En fonction du type de douleur subi, traitement de la lombalgie ce sera d'une manière ou d'une autre:

Lombalgie secondaire à une pathologie grave ou spécifique

La cause doit être traitée, avec le traitement spécifique pour cela.

Douleurs lombaires aiguës non spécifiques

La principale mesure au cours de la phase aiguë a traditionnellement été la repos absolu au lit; Cependant, des études ont montré qu'un repos au lit de plus de deux jours est plus nocif pour la douleur et l'incapacité fonctionnelle que l'attitude active. Il est donc recommandé de reprendre la marche et les activités habituelles dès que possible (à l'exception travail physique pénible). Une rééducation posturale visant à éviter les activités et les postures qui déclenchent la douleur est commode.

Le traitement pharmacologique Il est basé sur des analgésiques (paracétamol), des anti-inflammatoires et des relaxants musculaires (ce dernier, pas plus de deux semaines).

À partir de la deuxième semaine, il convient de recommander des exercices aérobiques légers et, à partir de la quatrième semaine, des exercices de flexibilité et de renforcement du tronc.

Si les symptômes persistent pendant plus de 4 à 6 semaines malgré un traitement conservateur, ou que l'intensité augmente pendant cette période, il est nécessaire de réévaluer complètement le patient, en effectuant si nécessaire des tests de diagnostic et des traitements spécifiques.

Douleurs lombaires aiguës non spécifiques récurrentes

L'épisode aigu doit être traité comme indiqué. Il existe des preuves modérées en faveur de l’emploi de exercice physique aérobie, la flexibilité et le renforcement du tronc comme prévention à long terme pour réduire les épisodes de lombalgie aiguë

Lumbalgie subaiguë subaiguë

Une fois le traitement de la phase aiguë terminé, il est recommandé de ne pas laisser le traitement analgésique plus longtemps que nécessaire. Le Exercice combiné à une thérapie comportementale (Prenez soin des postures en particulier) a montré une efficacité modérée dans ces cas.

Lombalgie chronique non spécifique

Lorsque la douleur dure plus de 12 semaines (trois mois), le diagnostic de lombalgie chronique est établi. Dans ces cas, si l'examen physique permet d'exclure une pathologie grave, aucune méthode de diagnostic n'est recommandée sauf si une cause spécifique est suspectée.

Le traitement vise à amener le patient à une activité physique normale. Le programmes d'exercices et thérapies comportementales ils ont prouvé leur utilité; Cependant, la physiothérapie (chaleur ou froid, corset, laser, ultrasons) n'est pas recommandée chez ces patients. Pour la douleur, l'analgésie doit être programmée à intervalles rapprochés; Les antidépresseurs et les relaxants musculaires peuvent aider à contrôler ce symptôme.

Les mesures d'intervention, telles que l'acupuncture ou les corticostéroïdes épiduraux ou intra-articulaires, n'ont pas été efficaces. Dans certains cas, la possibilité de diriger le patient vers des unités de traitement de la douleur doit être évaluée afin de suivre un traitement à long terme.

Le la chirurgie Cela peut être une option pour les cas de lombalgie chronique de plus de deux ans dans lesquels toutes les mesures conservatrices ont échoué et où il existe une discopathie dégénérative d'un ou deux niveaux.

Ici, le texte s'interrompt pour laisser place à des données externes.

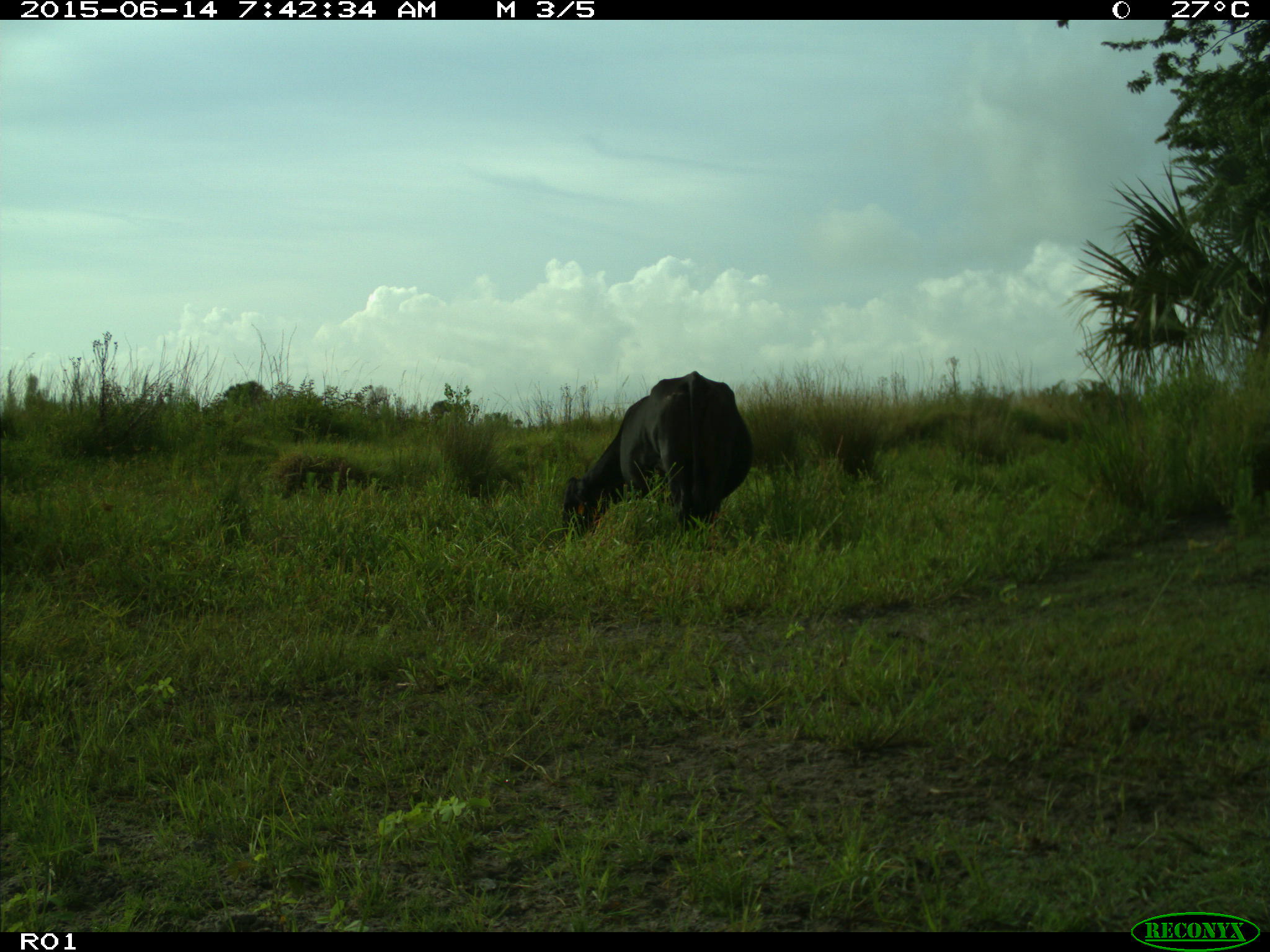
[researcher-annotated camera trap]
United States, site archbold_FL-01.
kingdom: Animalia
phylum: Chordata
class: Mammalia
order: Artiodactyla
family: Bovidae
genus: Bos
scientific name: Bos taurus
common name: domestic cow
Bos taurus (domestic cow).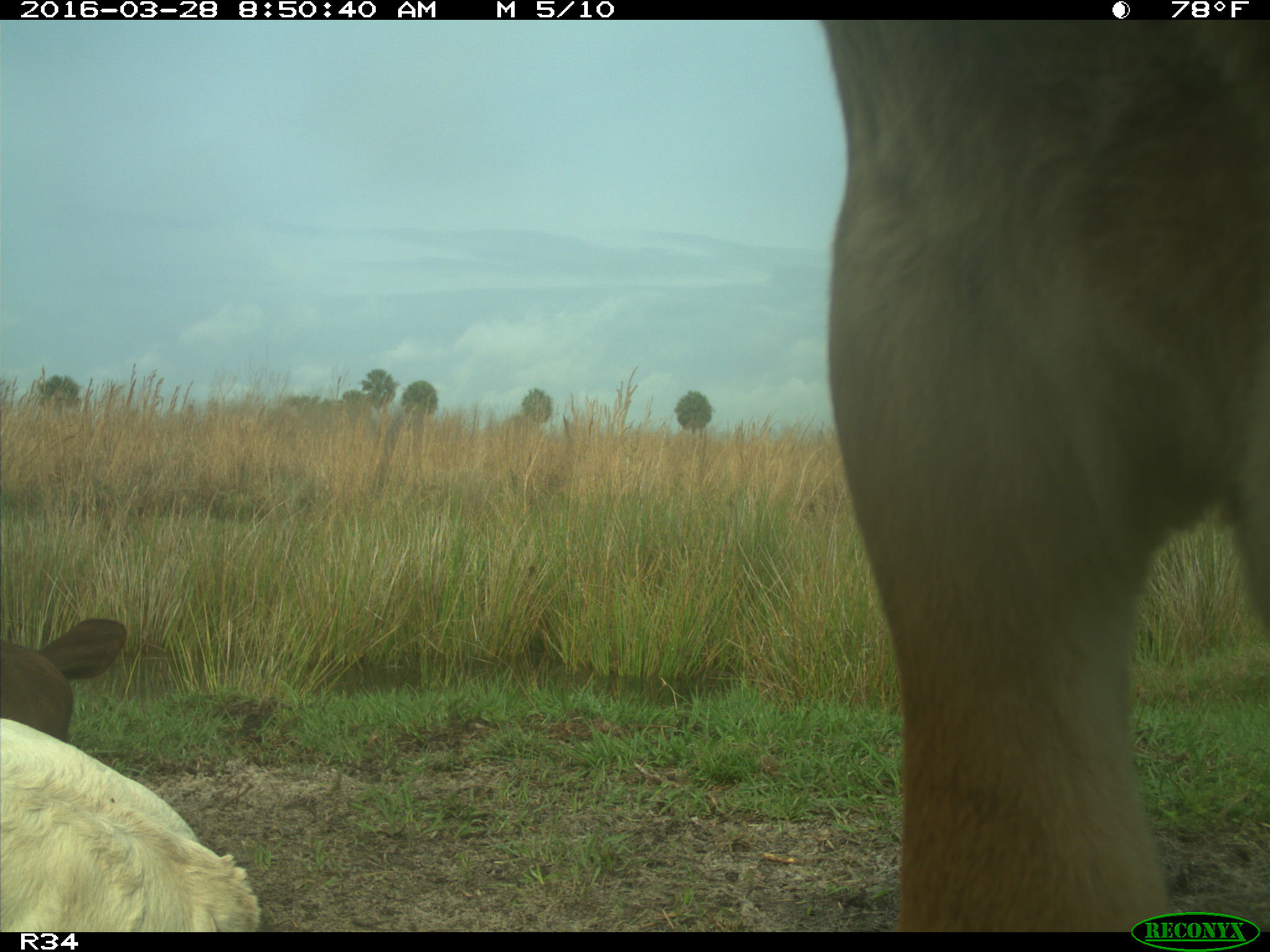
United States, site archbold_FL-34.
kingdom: Animalia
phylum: Chordata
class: Mammalia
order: Artiodactyla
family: Bovidae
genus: Bos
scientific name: Bos taurus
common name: domestic cow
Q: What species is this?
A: Bos taurus (domestic cow).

Dans la prise en charge de ces patients, la prévention des incapacités dues aux douleurs lombaires est également fondamentale, pour laquelle les stratégies suivantes sont utiles: mettre autant l'accent sur le soulagement de la douleur que sur le rétablissement de la fonction, recommander aux patients de rester actifs, détourner ressources aux modalités de traitement actif (éviter le massage, la rééducation passive, le repos prolongé, l’acupuncture, etc., car il n’existe aucune preuve de son efficacité).

LOMBALGIE chronique en phase aigüe. Traitement EFFICACE en chiropraxie. (Septembre 2019).